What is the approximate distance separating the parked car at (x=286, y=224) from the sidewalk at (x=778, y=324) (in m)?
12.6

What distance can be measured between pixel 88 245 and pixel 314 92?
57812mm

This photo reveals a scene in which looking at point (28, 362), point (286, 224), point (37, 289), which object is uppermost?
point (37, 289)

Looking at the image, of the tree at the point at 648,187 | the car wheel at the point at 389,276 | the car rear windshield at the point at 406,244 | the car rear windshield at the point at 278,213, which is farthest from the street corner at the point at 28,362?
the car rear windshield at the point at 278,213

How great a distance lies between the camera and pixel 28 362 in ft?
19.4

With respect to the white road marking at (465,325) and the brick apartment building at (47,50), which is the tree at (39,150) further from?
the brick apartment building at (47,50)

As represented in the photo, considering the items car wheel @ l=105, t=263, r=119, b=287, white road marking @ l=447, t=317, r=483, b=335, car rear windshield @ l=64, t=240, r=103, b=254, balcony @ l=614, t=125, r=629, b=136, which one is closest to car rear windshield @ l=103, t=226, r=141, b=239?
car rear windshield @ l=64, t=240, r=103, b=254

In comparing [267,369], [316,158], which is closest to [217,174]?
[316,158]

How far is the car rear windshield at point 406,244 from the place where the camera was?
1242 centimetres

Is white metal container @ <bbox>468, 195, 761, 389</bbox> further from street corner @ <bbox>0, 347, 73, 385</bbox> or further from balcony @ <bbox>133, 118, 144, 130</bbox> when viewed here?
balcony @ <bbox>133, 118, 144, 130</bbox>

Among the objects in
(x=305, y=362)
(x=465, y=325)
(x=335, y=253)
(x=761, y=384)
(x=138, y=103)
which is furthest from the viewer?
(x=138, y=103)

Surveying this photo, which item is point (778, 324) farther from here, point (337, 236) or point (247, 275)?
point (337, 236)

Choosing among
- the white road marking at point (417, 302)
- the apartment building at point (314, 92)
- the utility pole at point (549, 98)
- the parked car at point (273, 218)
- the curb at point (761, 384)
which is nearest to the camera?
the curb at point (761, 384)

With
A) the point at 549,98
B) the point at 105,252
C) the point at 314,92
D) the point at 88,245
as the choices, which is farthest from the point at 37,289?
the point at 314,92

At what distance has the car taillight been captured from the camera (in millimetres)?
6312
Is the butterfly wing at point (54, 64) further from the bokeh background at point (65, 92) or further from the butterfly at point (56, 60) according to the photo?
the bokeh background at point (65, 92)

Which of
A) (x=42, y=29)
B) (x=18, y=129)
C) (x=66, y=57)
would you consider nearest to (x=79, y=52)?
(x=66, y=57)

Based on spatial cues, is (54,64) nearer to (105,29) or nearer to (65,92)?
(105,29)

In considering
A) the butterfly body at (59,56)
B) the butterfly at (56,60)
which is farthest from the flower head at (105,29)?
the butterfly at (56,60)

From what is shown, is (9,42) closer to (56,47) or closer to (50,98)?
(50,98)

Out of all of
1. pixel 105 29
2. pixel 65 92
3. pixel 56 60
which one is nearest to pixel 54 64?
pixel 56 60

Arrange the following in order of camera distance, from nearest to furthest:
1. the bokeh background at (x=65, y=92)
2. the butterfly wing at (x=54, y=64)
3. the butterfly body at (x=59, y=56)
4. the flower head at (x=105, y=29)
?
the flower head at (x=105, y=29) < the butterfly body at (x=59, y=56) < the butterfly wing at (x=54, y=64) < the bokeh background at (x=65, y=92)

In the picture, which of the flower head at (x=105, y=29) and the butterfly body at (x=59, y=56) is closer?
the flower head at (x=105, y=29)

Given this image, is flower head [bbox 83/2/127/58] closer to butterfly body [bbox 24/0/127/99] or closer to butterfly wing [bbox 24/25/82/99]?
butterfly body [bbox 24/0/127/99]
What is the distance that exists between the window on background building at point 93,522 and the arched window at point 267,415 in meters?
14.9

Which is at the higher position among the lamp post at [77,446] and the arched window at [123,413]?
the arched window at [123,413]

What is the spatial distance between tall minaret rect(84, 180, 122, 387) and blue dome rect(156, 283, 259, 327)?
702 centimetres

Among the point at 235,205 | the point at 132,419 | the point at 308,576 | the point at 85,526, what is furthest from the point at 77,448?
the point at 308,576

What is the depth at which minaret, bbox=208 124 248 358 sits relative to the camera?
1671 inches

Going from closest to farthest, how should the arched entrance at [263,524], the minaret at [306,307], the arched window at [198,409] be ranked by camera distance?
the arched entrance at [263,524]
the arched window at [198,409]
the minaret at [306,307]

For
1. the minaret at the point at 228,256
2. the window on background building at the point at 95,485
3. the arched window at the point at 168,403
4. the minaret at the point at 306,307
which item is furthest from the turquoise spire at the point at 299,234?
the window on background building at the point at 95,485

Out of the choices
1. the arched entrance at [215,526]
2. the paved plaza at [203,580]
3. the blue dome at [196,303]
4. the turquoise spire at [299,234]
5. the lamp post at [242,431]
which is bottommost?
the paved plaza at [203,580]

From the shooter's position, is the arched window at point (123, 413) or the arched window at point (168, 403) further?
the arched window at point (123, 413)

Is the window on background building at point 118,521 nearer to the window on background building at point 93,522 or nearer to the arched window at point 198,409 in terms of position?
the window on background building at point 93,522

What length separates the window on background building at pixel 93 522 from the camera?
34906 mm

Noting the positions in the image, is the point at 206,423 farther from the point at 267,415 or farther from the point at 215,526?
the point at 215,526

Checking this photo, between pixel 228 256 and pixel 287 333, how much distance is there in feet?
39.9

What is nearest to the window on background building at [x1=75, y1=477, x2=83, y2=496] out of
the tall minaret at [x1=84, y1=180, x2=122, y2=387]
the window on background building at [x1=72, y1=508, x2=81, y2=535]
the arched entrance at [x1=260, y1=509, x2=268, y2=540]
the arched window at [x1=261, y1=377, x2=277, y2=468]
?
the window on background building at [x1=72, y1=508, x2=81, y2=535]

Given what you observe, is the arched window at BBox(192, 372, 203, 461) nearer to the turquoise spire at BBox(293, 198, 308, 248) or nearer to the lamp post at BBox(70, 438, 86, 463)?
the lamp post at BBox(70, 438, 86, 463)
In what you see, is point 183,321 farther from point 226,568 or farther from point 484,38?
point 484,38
======
Description of the task -
Please present all the lines above as a numbered list, leaving out the blank ones.

Full solution -
1. What is the approximate distance separating the parked car at (x=286, y=224) from the sidewalk at (x=778, y=324) (in m)?
2. 12.6
3. What distance can be measured between pixel 88 245 and pixel 314 92?
4. 57812mm
5. This photo reveals a scene in which looking at point (28, 362), point (286, 224), point (37, 289), which object is uppermost?
6. point (37, 289)
7. Looking at the image, of the tree at the point at 648,187 | the car wheel at the point at 389,276 | the car rear windshield at the point at 406,244 | the car rear windshield at the point at 278,213, which is farthest from the street corner at the point at 28,362?
8. the car rear windshield at the point at 278,213
9. How great a distance lies between the camera and pixel 28 362 in ft?
10. 19.4
11. With respect to the white road marking at (465,325) and the brick apartment building at (47,50), which is the tree at (39,150) further from?
12. the brick apartment building at (47,50)
13. As represented in the photo, considering the items car wheel @ l=105, t=263, r=119, b=287, white road marking @ l=447, t=317, r=483, b=335, car rear windshield @ l=64, t=240, r=103, b=254, balcony @ l=614, t=125, r=629, b=136, which one is closest to car rear windshield @ l=103, t=226, r=141, b=239?
14. car rear windshield @ l=64, t=240, r=103, b=254
15. In comparing [267,369], [316,158], which is closest to [217,174]?
16. [316,158]
17. How far is the car rear windshield at point 406,244 from the place where the camera was?
18. 1242 centimetres
19. Is white metal container @ <bbox>468, 195, 761, 389</bbox> further from street corner @ <bbox>0, 347, 73, 385</bbox> or further from balcony @ <bbox>133, 118, 144, 130</bbox> when viewed here?
20. balcony @ <bbox>133, 118, 144, 130</bbox>
21. Among the objects in
22. (x=305, y=362)
23. (x=465, y=325)
24. (x=335, y=253)
25. (x=761, y=384)
26. (x=138, y=103)
27. which is furthest from the viewer?
28. (x=138, y=103)
29. Surveying this photo, which item is point (778, 324) farther from here, point (337, 236) or point (247, 275)?
30. point (337, 236)
31. Choosing among
32. - the white road marking at point (417, 302)
33. - the apartment building at point (314, 92)
34. - the utility pole at point (549, 98)
35. - the parked car at point (273, 218)
36. - the curb at point (761, 384)
37. which is nearest to the camera?
38. the curb at point (761, 384)
39. With
40. A) the point at 549,98
41. B) the point at 105,252
42. C) the point at 314,92
43. D) the point at 88,245
44. as the choices, which is farthest from the point at 37,289?
45. the point at 314,92
46. At what distance has the car taillight been captured from the camera (in millimetres)?
47. 6312
48. Is the butterfly wing at point (54, 64) further from the bokeh background at point (65, 92) or further from the butterfly at point (56, 60) according to the photo?
49. the bokeh background at point (65, 92)
50. Which of
51. A) (x=42, y=29)
52. B) (x=18, y=129)
53. C) (x=66, y=57)
54. would you consider nearest to (x=79, y=52)?
55. (x=66, y=57)
56. Based on spatial cues, is (54,64) nearer to (105,29) or nearer to (65,92)?
57. (105,29)
58. In considering
59. A) the butterfly body at (59,56)
60. B) the butterfly at (56,60)
61. which is farthest from the flower head at (105,29)?
62. the butterfly at (56,60)
63. From what is shown, is (9,42) closer to (56,47) or closer to (50,98)?
64. (50,98)
65. Out of all of
66. 1. pixel 105 29
67. 2. pixel 65 92
68. 3. pixel 56 60
69. which one is nearest to pixel 54 64?
70. pixel 56 60
71. Arrange the following in order of camera distance, from nearest to furthest:
72. 1. the bokeh background at (x=65, y=92)
73. 2. the butterfly wing at (x=54, y=64)
74. 3. the butterfly body at (x=59, y=56)
75. 4. the flower head at (x=105, y=29)
76. ?
77. the flower head at (x=105, y=29) < the butterfly body at (x=59, y=56) < the butterfly wing at (x=54, y=64) < the bokeh background at (x=65, y=92)
78. In the picture, which of the flower head at (x=105, y=29) and the butterfly body at (x=59, y=56) is closer?
79. the flower head at (x=105, y=29)
80. Given this image, is flower head [bbox 83/2/127/58] closer to butterfly body [bbox 24/0/127/99] or closer to butterfly wing [bbox 24/25/82/99]?
81. butterfly body [bbox 24/0/127/99]
82. What is the distance that exists between the window on background building at point 93,522 and the arched window at point 267,415 in meters?
83. 14.9
84. Which is at the higher position among the lamp post at [77,446] and the arched window at [123,413]?
85. the arched window at [123,413]
86. What is the spatial distance between tall minaret rect(84, 180, 122, 387) and blue dome rect(156, 283, 259, 327)?
87. 702 centimetres
88. Among the point at 235,205 | the point at 132,419 | the point at 308,576 | the point at 85,526, what is furthest from the point at 77,448?
89. the point at 308,576
90. What is the depth at which minaret, bbox=208 124 248 358 sits relative to the camera?
91. 1671 inches
92. Going from closest to farthest, how should the arched entrance at [263,524], the minaret at [306,307], the arched window at [198,409] be ranked by camera distance?
93. the arched entrance at [263,524]
94. the arched window at [198,409]
95. the minaret at [306,307]
96. For
97. 1. the minaret at the point at 228,256
98. 2. the window on background building at the point at 95,485
99. 3. the arched window at the point at 168,403
100. 4. the minaret at the point at 306,307
101. which item is furthest from the turquoise spire at the point at 299,234?
102. the window on background building at the point at 95,485
103. Out of the choices
104. 1. the arched entrance at [215,526]
105. 2. the paved plaza at [203,580]
106. 3. the blue dome at [196,303]
107. 4. the turquoise spire at [299,234]
108. 5. the lamp post at [242,431]
109. which is bottommost?
110. the paved plaza at [203,580]
111. From the shooter's position, is the arched window at point (123, 413) or the arched window at point (168, 403) further?
112. the arched window at point (123, 413)
113. Is the window on background building at point 118,521 nearer to the window on background building at point 93,522 or nearer to the arched window at point 198,409 in terms of position?
114. the window on background building at point 93,522
115. What length separates the window on background building at pixel 93 522 from the camera?
116. 34906 mm
117. Noting the positions in the image, is the point at 206,423 farther from the point at 267,415 or farther from the point at 215,526?
118. the point at 215,526
119. Checking this photo, between pixel 228 256 and pixel 287 333, how much distance is there in feet?
120. 39.9
121. What is nearest to the window on background building at [x1=75, y1=477, x2=83, y2=496] out of
122. the tall minaret at [x1=84, y1=180, x2=122, y2=387]
123. the window on background building at [x1=72, y1=508, x2=81, y2=535]
124. the arched entrance at [x1=260, y1=509, x2=268, y2=540]
125. the arched window at [x1=261, y1=377, x2=277, y2=468]
126. ?
127. the window on background building at [x1=72, y1=508, x2=81, y2=535]
128. Given what you observe, is the arched window at BBox(192, 372, 203, 461) nearer to the turquoise spire at BBox(293, 198, 308, 248) or nearer to the lamp post at BBox(70, 438, 86, 463)?
129. the lamp post at BBox(70, 438, 86, 463)
130. In what you see, is point 183,321 farther from point 226,568 or farther from point 484,38?
131. point 484,38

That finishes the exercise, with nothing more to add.